[Given text Boundary: Start]
Though he had produced only two films, Benbihy managed to recruit the high-powered talent he wanted for "Paris." But he struggled to secure financing until Claudie Ossard, a veteran producer (of Jean-Pierre Jeunet's "Amélie," among others), came on board two years ago to plug the holes in the movie's budget of €10 million (about $13 million).
Benbihy appointed himself as a kind of über-director, devising and shooting transitional sequences - with technical help from the French director Frédéric Auburtin, the co-director of the segment set in the Latin Quarter - to link the disparate characters in an Altmanesque mosaic. But Ossard, who had final editing approval, test-screened a rough cut for an audience and found the transitions between the segments unwatchable and too long. She commissioned Auburtin to produce postcard shots of city landmarks to serve as narrative glue.
"I thought it was important that we see Paris, as we don't always see it very well in the stories, which take place in the Métro, in cafés and so on," Ossard said.
She axed contributions from the Danish director Christoffer Boe, set in the 15th Arrondissement, and the French-Israeli director Raphaël Nadjari, set in the 11th, saying that they didn't quite fit in the mix. Suddenly two arrondissements short, she renamed the film's segments for neighborhoods and landmarks.
[Given text Boundary: End]
Exercise goal: Resume the text about the making of the film "Paris" from the point where it stops.
[Supplied records Boundary: Start]
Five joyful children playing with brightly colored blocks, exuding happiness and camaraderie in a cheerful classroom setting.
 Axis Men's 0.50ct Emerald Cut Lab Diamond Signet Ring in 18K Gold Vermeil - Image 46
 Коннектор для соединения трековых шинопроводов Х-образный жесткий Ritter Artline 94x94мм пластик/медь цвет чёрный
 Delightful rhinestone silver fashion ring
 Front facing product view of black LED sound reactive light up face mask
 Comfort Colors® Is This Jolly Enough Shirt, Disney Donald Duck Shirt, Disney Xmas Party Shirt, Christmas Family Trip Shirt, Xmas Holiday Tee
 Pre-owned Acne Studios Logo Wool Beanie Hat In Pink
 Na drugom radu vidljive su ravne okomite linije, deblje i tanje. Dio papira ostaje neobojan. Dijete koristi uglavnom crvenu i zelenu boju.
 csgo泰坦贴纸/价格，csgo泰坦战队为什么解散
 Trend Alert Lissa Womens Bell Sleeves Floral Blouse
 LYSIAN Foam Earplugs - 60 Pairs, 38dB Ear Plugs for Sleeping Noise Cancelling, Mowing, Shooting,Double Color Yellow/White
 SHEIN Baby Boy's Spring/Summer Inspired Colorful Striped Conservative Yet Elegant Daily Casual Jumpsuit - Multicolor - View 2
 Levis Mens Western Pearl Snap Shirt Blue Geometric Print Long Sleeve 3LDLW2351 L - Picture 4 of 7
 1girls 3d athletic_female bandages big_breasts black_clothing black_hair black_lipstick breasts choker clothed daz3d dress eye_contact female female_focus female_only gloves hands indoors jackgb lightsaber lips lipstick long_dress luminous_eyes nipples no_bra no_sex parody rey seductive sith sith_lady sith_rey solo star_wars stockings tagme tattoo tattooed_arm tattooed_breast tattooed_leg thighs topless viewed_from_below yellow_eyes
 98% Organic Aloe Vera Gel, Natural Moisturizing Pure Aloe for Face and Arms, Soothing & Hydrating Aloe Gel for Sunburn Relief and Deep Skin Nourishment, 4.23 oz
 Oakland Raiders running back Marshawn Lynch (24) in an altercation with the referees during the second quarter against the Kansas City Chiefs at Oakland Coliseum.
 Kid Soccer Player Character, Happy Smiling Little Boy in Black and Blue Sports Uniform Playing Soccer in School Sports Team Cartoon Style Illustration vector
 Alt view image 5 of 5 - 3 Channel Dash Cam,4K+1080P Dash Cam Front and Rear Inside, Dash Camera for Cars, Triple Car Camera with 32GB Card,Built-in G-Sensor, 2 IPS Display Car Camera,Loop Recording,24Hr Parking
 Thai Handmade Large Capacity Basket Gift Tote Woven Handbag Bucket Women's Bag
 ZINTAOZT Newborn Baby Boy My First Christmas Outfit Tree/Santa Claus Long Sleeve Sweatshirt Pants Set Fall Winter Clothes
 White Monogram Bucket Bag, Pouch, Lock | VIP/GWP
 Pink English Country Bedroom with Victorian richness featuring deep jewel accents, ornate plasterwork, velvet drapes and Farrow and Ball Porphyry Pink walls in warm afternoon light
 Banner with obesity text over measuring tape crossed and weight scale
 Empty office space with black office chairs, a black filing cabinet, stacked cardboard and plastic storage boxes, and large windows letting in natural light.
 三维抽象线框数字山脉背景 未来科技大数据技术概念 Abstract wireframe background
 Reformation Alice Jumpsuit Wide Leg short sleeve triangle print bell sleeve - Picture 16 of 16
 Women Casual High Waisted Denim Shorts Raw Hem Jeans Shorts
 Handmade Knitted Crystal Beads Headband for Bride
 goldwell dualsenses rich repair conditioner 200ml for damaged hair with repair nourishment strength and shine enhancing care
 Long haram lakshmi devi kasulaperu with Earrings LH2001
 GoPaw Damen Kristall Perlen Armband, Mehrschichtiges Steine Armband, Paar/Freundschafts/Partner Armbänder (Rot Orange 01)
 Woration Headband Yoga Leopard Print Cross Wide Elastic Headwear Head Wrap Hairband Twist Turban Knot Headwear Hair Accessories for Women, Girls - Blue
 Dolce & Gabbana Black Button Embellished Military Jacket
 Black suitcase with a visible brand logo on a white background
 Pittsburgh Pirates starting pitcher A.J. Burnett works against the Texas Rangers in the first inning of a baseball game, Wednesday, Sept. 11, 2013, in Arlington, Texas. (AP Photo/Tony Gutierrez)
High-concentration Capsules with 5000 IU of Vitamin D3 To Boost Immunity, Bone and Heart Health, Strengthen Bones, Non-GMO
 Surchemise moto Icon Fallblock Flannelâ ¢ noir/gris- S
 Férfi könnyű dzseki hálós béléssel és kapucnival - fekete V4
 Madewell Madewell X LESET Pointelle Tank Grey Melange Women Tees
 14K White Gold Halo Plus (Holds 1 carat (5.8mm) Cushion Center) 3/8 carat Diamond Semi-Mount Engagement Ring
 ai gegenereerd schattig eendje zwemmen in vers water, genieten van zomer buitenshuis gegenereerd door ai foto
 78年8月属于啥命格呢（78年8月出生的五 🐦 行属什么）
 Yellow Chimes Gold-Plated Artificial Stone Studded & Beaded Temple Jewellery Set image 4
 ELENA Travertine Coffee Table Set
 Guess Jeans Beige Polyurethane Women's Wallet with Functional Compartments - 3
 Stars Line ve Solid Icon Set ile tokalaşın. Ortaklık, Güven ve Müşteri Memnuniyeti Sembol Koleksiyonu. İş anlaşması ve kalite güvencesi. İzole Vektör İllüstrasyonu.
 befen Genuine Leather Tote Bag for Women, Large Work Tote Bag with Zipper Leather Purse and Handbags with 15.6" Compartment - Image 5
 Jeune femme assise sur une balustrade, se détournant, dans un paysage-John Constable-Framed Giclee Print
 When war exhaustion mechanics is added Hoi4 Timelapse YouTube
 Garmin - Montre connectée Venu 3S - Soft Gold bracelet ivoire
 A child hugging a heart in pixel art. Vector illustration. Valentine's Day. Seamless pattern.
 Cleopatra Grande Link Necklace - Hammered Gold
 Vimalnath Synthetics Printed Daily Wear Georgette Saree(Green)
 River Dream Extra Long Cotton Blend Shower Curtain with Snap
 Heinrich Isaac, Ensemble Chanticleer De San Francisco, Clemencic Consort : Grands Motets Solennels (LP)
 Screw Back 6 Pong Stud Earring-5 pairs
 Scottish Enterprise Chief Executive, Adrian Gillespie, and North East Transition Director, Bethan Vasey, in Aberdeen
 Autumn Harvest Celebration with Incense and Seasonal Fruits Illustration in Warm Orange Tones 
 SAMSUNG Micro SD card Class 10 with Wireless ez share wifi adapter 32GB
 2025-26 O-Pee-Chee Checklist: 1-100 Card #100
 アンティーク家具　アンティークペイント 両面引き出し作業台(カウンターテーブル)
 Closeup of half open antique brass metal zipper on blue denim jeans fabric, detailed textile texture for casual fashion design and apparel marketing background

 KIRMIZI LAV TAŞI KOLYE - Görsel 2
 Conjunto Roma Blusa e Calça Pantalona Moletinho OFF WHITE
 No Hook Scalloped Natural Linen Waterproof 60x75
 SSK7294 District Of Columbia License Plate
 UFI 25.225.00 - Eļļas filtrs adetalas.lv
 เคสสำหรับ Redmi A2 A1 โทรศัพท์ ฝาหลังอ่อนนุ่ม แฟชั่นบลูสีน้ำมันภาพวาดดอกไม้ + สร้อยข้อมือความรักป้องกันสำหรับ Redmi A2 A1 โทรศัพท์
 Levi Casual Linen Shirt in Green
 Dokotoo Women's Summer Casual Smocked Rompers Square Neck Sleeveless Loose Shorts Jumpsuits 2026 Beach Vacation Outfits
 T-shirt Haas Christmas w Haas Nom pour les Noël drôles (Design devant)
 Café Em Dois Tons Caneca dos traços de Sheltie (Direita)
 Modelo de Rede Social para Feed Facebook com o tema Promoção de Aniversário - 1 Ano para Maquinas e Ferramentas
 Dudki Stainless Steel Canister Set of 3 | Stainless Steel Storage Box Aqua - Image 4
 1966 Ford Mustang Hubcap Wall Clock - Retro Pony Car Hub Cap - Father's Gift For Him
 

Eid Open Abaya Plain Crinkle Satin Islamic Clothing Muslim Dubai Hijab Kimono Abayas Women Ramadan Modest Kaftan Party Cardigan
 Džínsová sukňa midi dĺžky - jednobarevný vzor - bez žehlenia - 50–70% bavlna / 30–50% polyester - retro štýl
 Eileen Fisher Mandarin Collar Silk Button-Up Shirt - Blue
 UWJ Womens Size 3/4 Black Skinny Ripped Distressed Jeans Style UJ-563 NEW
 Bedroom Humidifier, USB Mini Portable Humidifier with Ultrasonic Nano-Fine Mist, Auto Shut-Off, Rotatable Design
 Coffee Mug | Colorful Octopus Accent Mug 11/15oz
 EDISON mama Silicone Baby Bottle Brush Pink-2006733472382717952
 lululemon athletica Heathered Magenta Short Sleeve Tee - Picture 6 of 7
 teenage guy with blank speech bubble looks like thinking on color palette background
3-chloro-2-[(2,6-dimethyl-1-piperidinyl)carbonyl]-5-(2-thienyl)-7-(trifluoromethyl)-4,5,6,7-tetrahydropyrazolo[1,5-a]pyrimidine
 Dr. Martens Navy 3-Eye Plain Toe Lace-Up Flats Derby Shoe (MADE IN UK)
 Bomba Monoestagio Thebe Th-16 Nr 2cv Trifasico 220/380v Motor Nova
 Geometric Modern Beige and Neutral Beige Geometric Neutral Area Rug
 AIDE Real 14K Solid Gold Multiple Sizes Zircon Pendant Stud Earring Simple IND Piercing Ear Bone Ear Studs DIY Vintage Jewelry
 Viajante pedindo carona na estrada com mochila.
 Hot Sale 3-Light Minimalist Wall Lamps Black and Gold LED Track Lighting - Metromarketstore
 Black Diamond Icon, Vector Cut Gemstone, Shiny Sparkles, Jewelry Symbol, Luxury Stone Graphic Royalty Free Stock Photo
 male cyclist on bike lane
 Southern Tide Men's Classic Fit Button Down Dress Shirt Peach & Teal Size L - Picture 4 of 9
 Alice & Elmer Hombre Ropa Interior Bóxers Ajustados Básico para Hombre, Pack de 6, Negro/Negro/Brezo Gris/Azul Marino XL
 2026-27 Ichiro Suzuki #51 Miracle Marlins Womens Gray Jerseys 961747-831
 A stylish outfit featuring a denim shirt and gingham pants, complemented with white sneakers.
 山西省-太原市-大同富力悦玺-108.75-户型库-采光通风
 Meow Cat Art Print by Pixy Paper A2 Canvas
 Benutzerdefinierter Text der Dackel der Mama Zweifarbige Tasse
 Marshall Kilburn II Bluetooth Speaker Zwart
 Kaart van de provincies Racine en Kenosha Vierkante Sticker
[Supplied records Boundary: End]
Response to the task:
And thus began a well-reported brouhaha between the producers, who are no longer speaking to each other. Benbihy filed a lawsuit in an attempt to stop the film's premiere at Cannes. "I wanted to make a single film with 20 directors," Benbihy said. In a heated conversation in which he alternately praised and condemned the final product, he grumbled, "The film now is broken into 18 pieces."
Ossard responded coolly, "I just did what I thought was good for the movie."
After a complex set of legal maneuvers and appeals, Benbihy won a financial settlement and the right to go forward with future related film projects. Then the film opened the Un Certain Regard section at this year's Cannes Film Festival as planned, and was released in France in June.
"Paris, Je t'Aime" wants to portray a modern, multicultural Paris blind to cultural, gender, class and even language differences. There's love at first sight in Van Sant's segment, set in the gay-friendly Marais district, and a flirtation between a Muslim girl and a white French boy by Chadha. Paris's Chinese population is center stage in a contribution from the Australian Christopher Doyle, and the German director Oliver Schmitz tells the story of two young Africans in the 19th Arrondissement.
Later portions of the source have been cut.